The discovery, ranking, reduction, and representation of a set of patterns is important to avert time-consuming and expensive simulations and experimentations during proteomic study and drug discovery.
发现具有变异性的序列模式可以揭示对药物发现很重要的蛋白质家族的功能。使用多重序列比对等现有方法探索蛋白质家族在计算上很昂贵,因此使用模式搜索,在生物信息学中称为基序发现。然而,目前,组合算法会产生大量的解决方案,概率模型需要更丰富的氨基酸关联表示。为了克服这些缺点,我们提出了一种在新的表示形式中对这些解决方案进行排序和压缩的方法,称为对齐模式簇 (APC)。为了解决解决方案集过大的问题,我们的方法揭示了一组候选解决方案,而不会丢失任何信息。为了解决表示问题,我们的方法捕获了对齐模式的氨基酸关联和守恒性。我们的算法生成了一组 APC,其中一组模式是从蛋白质家族的输入序列中发现、修剪、对齐和合成的。

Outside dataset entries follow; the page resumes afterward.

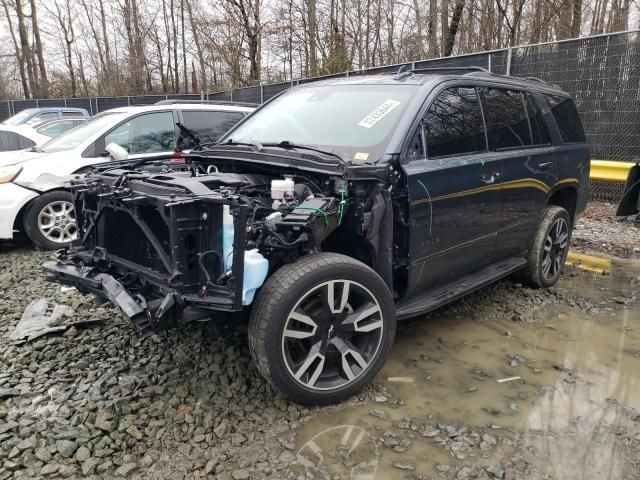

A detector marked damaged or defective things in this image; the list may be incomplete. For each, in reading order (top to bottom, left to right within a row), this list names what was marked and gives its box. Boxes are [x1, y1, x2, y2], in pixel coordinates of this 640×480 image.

black damaged suv [42, 66, 588, 404]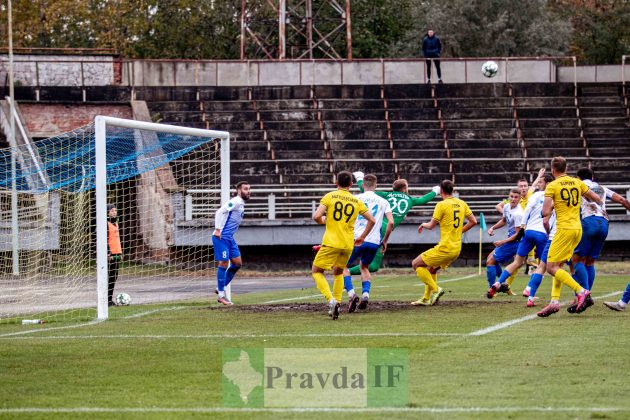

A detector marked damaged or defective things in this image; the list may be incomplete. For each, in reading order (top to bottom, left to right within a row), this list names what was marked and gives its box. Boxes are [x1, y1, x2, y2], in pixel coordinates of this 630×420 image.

rusty metal structure [239, 0, 354, 60]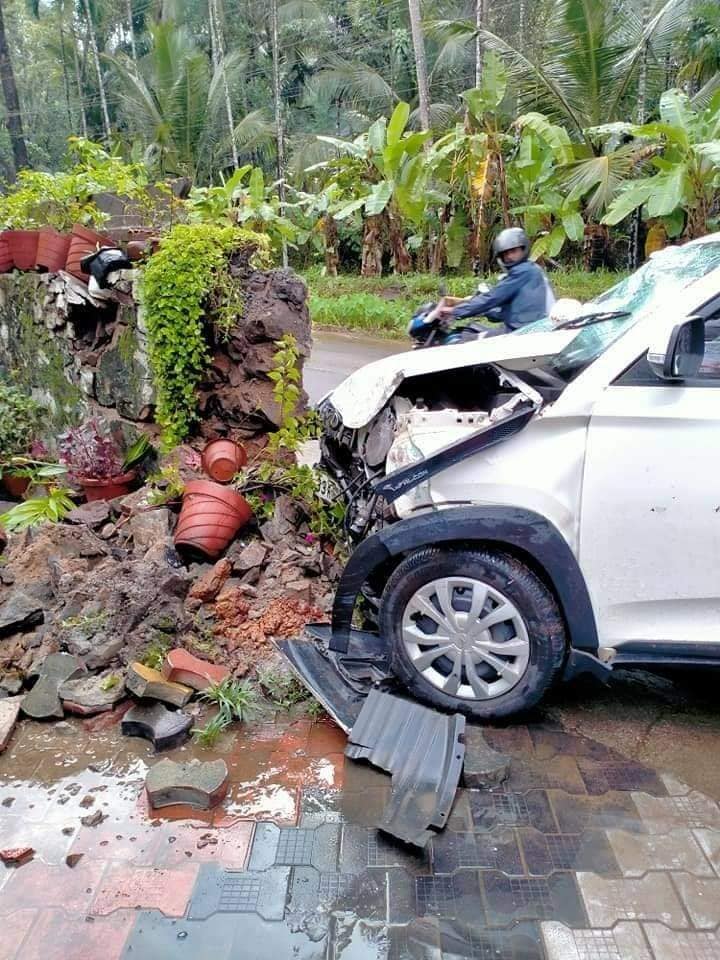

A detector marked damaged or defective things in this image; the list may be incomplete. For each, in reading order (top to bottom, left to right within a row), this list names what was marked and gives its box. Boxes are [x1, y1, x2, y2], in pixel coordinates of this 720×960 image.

crumpled hood [330, 328, 584, 426]
shattered windshield [516, 240, 720, 378]
crashed car [300, 238, 720, 720]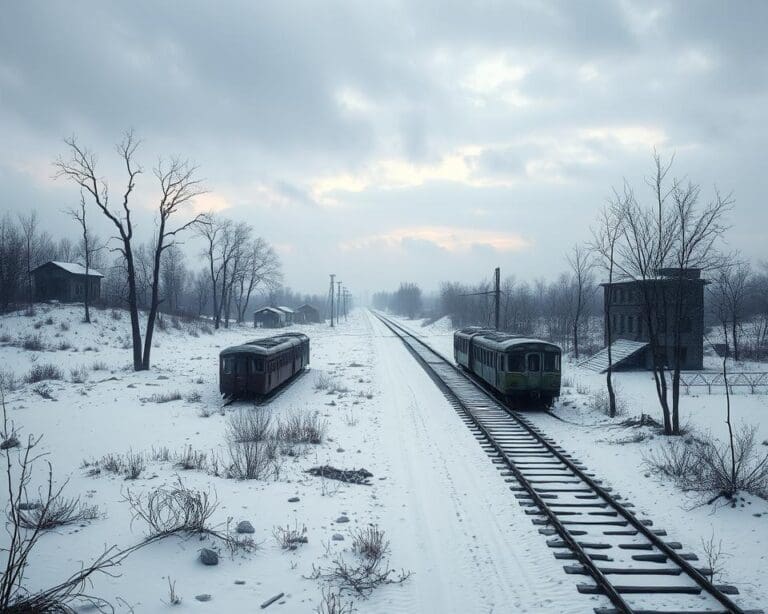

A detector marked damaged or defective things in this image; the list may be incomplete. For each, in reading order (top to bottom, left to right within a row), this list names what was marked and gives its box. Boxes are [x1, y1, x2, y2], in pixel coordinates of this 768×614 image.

我们的算法从 UniProt 中提取的细胞色素 c 和泛素蛋白家族中确定了结合或其他功能片段及其嵌入式残基,这些残基是重要的药物靶点。结果由 pFam 的多重序列比对独立确认。对于细胞色素 c 蛋白,与无变化的原始模式相比,具有变化的结果模式数量减少了 76.62%。此外,前四个候选 APC 都对应于结合片段,其中每个片段的保守氨基酸之一都是结合残基。发现的近端 APC 与 pFam 和 PROSITE 的结果一致。令人惊讶的是,我们的算法发现的远端结合位点没有被 pFam 或 PROSITE 发现,但被三维细胞色素 c 结构所证实。当应用于泛素蛋白家族时,我们的结果与 pFam 一致,并揭示了七个赖氨酸结合残基中的六个作为保守的对齐列,其熵冗余度量为 1.0。
模式的发现、排序、减少和表示对于避免蛋白质组学研究和药物发现过程中的耗时且昂贵的模拟和实验非常重要。